*Exercise aim*:
Where does the string "Tanzania" appear in the records? Copy every line that contains it.

Top of Data

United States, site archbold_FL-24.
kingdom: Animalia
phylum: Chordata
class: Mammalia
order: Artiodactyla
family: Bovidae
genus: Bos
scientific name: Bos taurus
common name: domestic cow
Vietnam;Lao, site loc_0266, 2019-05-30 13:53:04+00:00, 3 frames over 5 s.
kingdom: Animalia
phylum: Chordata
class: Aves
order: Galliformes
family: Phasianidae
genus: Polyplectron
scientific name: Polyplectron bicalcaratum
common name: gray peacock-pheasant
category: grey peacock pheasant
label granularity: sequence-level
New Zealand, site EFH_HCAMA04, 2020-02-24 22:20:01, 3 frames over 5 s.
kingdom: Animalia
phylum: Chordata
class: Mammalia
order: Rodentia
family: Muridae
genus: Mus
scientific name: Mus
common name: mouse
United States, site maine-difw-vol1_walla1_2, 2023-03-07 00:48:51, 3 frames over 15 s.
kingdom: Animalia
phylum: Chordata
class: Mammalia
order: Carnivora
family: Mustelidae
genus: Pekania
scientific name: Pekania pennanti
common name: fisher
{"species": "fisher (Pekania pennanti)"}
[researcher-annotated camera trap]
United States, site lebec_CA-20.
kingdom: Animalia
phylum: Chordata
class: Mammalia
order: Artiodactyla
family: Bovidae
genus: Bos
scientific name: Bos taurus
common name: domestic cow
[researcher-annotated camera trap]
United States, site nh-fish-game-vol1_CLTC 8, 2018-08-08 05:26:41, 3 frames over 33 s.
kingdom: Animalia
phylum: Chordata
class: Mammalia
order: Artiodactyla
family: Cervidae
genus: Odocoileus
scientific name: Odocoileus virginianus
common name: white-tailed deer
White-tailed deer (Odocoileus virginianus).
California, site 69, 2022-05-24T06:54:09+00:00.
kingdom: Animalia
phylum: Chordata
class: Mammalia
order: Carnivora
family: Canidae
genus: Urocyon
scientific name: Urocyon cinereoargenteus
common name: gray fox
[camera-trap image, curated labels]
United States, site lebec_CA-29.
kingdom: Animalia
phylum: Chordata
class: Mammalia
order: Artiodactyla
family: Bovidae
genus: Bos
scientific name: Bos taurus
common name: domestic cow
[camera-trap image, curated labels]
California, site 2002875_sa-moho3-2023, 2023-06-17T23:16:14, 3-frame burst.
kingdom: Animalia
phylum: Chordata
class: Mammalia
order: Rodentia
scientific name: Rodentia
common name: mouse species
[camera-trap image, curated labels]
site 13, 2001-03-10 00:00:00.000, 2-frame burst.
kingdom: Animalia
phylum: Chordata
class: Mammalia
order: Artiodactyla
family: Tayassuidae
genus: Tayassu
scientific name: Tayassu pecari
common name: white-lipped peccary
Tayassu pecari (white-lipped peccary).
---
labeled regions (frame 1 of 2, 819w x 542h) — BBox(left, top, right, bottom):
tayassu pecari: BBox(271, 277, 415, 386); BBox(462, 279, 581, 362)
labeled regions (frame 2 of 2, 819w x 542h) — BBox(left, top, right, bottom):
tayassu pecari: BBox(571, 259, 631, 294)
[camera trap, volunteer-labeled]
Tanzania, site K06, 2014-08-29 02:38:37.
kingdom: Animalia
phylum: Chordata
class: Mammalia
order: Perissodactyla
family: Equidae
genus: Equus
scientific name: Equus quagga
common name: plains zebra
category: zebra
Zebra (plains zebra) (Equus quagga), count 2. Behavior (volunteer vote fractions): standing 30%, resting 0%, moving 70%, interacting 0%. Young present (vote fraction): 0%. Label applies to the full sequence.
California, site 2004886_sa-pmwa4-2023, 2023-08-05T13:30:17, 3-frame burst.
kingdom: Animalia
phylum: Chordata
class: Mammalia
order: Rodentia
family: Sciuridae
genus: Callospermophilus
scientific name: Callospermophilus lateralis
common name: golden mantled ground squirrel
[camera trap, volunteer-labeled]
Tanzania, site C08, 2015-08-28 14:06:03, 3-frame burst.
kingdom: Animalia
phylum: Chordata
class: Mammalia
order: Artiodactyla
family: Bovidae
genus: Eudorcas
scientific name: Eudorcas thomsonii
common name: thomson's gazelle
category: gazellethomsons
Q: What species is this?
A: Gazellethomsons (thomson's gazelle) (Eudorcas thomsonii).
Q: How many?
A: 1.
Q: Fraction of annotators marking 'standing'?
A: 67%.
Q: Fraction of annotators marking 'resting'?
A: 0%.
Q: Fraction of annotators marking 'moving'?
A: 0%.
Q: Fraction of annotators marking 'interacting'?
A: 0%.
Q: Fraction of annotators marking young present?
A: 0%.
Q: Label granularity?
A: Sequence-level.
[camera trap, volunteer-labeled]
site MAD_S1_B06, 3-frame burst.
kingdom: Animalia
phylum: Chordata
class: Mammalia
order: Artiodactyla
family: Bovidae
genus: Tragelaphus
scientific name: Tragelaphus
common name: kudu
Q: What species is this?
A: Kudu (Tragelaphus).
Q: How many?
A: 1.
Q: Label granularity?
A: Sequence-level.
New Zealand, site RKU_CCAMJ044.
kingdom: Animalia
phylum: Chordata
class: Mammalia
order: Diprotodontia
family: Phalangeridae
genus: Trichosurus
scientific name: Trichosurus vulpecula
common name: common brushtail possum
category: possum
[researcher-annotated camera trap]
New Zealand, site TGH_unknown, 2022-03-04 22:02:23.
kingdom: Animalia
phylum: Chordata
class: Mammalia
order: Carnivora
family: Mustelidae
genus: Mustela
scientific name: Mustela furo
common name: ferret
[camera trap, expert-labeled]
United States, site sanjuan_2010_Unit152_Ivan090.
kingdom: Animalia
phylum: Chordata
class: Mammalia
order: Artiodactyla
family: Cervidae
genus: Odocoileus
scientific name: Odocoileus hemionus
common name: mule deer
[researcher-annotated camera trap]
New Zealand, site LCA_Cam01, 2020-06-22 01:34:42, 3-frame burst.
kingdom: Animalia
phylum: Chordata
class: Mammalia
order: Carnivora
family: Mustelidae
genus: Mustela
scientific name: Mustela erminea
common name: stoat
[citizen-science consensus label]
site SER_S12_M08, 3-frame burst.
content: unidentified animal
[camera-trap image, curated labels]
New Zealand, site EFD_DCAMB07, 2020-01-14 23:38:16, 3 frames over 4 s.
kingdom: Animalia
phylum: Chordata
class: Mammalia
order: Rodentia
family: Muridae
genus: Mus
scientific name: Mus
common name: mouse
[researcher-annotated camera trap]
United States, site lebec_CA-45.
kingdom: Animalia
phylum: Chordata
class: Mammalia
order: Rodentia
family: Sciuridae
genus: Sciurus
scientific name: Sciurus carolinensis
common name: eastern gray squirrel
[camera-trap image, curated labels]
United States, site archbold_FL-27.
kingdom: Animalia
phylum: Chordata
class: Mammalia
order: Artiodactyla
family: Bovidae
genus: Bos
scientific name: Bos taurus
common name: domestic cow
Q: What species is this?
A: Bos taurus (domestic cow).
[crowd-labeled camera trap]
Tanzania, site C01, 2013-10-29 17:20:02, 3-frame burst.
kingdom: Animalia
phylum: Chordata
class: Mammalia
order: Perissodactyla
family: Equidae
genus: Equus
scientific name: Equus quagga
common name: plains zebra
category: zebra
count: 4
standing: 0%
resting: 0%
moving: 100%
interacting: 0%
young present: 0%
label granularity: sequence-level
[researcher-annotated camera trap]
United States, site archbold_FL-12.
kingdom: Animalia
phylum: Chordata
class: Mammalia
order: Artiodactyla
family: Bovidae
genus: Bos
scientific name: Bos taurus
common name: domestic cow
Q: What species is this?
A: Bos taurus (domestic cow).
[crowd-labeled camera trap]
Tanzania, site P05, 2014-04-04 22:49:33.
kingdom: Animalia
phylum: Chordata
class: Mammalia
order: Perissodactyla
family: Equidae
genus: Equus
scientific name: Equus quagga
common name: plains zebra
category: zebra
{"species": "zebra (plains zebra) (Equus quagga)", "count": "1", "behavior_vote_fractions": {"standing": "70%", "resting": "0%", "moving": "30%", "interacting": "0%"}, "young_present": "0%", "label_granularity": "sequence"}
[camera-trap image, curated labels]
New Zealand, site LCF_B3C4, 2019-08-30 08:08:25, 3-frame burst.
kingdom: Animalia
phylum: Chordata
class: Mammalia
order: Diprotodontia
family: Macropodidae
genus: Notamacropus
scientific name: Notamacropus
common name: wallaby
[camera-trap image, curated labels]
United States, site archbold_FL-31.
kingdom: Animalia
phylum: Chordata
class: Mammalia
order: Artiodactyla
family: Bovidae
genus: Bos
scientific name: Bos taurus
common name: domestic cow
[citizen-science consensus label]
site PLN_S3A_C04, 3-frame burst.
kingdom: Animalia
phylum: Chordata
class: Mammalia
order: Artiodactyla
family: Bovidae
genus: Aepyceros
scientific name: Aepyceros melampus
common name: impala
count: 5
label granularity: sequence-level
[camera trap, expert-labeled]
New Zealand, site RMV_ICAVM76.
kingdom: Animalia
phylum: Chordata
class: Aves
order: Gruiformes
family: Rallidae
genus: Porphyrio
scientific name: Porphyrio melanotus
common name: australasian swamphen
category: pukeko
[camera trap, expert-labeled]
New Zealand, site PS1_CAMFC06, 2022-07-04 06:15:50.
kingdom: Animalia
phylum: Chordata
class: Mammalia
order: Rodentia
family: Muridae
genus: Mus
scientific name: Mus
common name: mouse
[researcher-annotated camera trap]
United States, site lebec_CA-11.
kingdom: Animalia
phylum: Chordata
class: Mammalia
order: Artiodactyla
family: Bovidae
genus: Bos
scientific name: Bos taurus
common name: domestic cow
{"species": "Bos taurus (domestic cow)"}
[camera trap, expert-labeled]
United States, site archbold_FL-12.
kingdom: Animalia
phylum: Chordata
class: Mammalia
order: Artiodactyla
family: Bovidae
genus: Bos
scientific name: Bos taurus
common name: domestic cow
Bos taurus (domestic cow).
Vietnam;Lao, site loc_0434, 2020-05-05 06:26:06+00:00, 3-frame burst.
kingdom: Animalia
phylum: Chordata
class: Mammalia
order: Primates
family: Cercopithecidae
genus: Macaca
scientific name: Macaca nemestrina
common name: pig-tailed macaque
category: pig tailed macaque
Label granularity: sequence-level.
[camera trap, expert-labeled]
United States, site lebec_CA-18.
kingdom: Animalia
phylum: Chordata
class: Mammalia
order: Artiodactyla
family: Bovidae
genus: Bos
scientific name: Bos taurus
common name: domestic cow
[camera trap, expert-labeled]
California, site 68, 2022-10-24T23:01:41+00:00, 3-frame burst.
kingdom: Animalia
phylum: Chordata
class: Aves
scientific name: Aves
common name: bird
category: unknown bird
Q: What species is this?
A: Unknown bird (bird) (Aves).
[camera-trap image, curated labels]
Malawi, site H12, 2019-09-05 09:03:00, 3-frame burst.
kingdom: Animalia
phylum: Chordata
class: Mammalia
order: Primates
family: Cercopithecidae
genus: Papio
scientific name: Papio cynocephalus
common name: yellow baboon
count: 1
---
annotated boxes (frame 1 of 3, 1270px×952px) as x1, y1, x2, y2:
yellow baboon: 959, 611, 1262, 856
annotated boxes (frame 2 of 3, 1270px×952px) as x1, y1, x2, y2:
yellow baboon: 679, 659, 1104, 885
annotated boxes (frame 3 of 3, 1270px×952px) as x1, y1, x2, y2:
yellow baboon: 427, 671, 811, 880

Bottom of Data

*Result of this exercise*:
Tanzania, site K06, 2014-08-29 02:38:37.
Tanzania, site C08, 2015-08-28 14:06:03, 3-frame burst.
Tanzania, site C01, 2013-10-29 17:20:02, 3-frame burst.
Tanzania, site P05, 2014-04-04 22:49:33.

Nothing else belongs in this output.